風雅が女子の前で作り笑いをするのはいつものことだ。けれど今の風雅はその女生徒の前で楽しそうに笑ってる。それは決して作り笑いなんかではない。今まで芽榴の前でしかまともに見せなかった風雅らしい笑顔だ。
相手の女子は、芽榴と直接かかわりがあったわけではないが、元風雅ファンクラブの女子だ。はじめてB組に来たときにも風雅の机の周囲にいた女子だからよく覚えている。

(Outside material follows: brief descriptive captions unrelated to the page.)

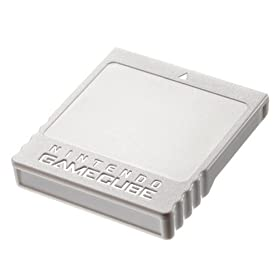1019 memory card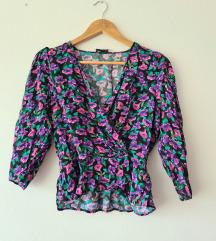 Pull&Bear cvjetna bluza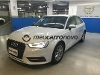 Foto Audi a3 sportback attraction 1.4 16v tb...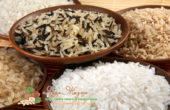 Миниатюра к статье Виды риса и какой выбрать для плова или ризотто?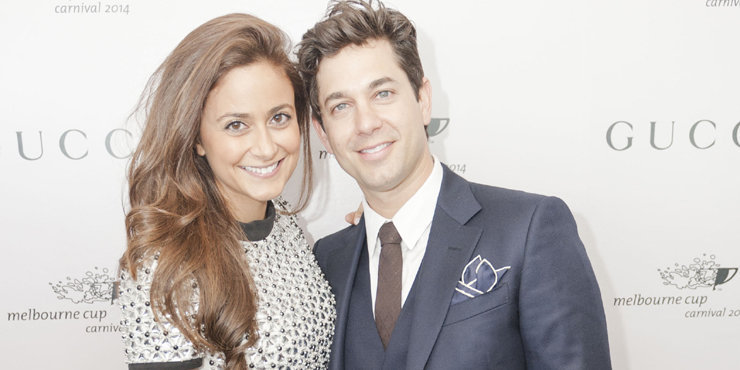 Adam Garcia married to girlfriend Nathalia Chubin, Garcia and wife might be expecting a baby
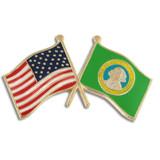 Washington and USA Crossed Flag Pin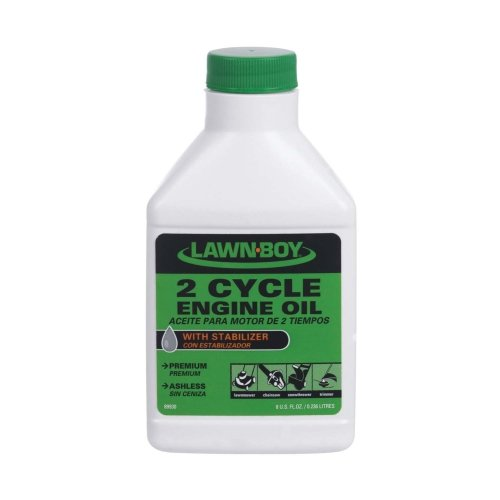 (12) bottles Lawn-Boy Lawn Boy 89932 4 oz 2 Cycle Engine Oil (Toro 2 Cycle Engine Oil compare prices)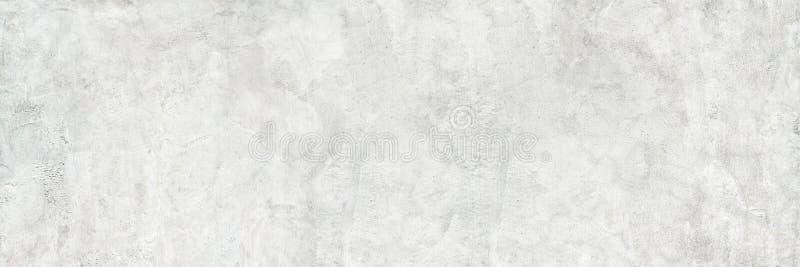 cemento bianco orizzontale e struttura concreta per il modello ed il fondo fotografia stock libera da diritti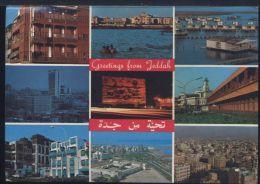 WA793 GREETINGS FROM JEDDAH - Arabie Saoudite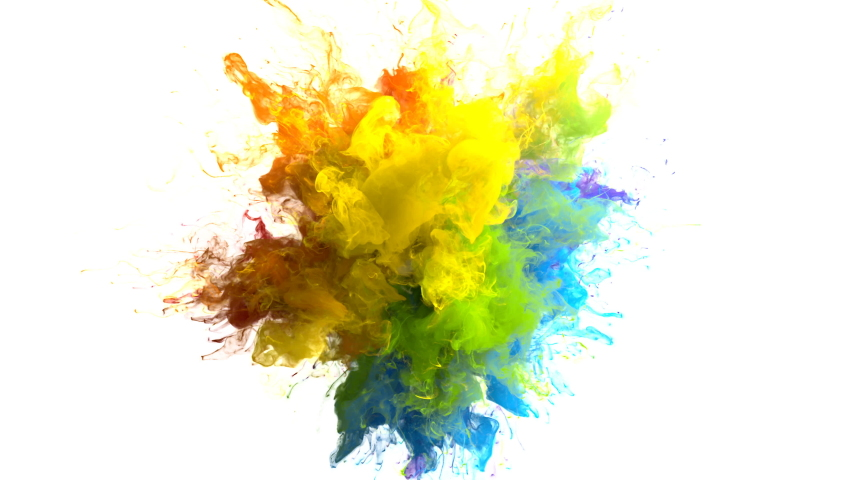 Color Burst iridescent multicolored colorful rainbow smoke powder explosion fluid ink particles slow motion alpha matte isolated on white | Shutterstock HD Video #1033137368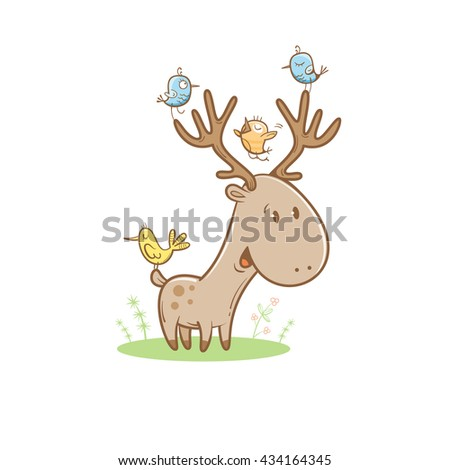 Card with cute cartoon deer and birds. Little funny animal. Children's illustration. Vector image. Big horns. - stock vector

風雅が他の女子、それも元ファンの前で繕っていない姿は衝撃的だった。
それは芽榴が以前風雅に望んだことで、喜ぶべきこと――。それなのに芽榴は、うまく頭が回らない。
「あ……えっと」
芽榴は言葉がでてこなくて、ぎこちなく男子生徒の腕から手を離した。
今、風雅の前でいつも通りの自分でいられる自信はなかった。
「ごめん。これ、蓮月くんに渡してもらえる?」
「え? あ、ちょっと楠原さん?」
芽榴は男子生徒の了承も聞かず、彼に風雅の参考書を託す。
B組から離れ、階段を駆け上がって、芽榴は立ち止まる。
「何やってんだろ……私」
虚しい呟きは掃除時間を知らせるチャイムの音に紛れて消えた。
芽榴の前でだけ自分らしくいられる。だから風雅は芽榴を特別に思って、芽榴を好きになった。
けれど芽榴の前でのみ特別だったそれは、みんなの前で当たり前になり始めた。
「楠原? そんなところでどうした」
上の階の空き教室で仮眠をとっていたのであろう翔太郎とそこで鉢合わせる。芽榴はものすごく情けない顔をしていて、今さら取り繕うこともできなかった。
「何かあったか?」
翔太郎が心配そうな顔で芽榴に問いかける。芽榴は苦笑しながら翔太郎に答えていた。
「いろいろ……自覚してたところかなー」
冗談めかして告げた台詞は、寂しげに響く。
芽榴の願ったとおりに、風雅の中で芽榴に特別だったことが特別ではなくなっていく。
それを今まさに芽榴は実感させられていた。
掃除時間のベルが鳴ってしまったため、そこに長居はできない。芽榴は力なく笑って踵を返した。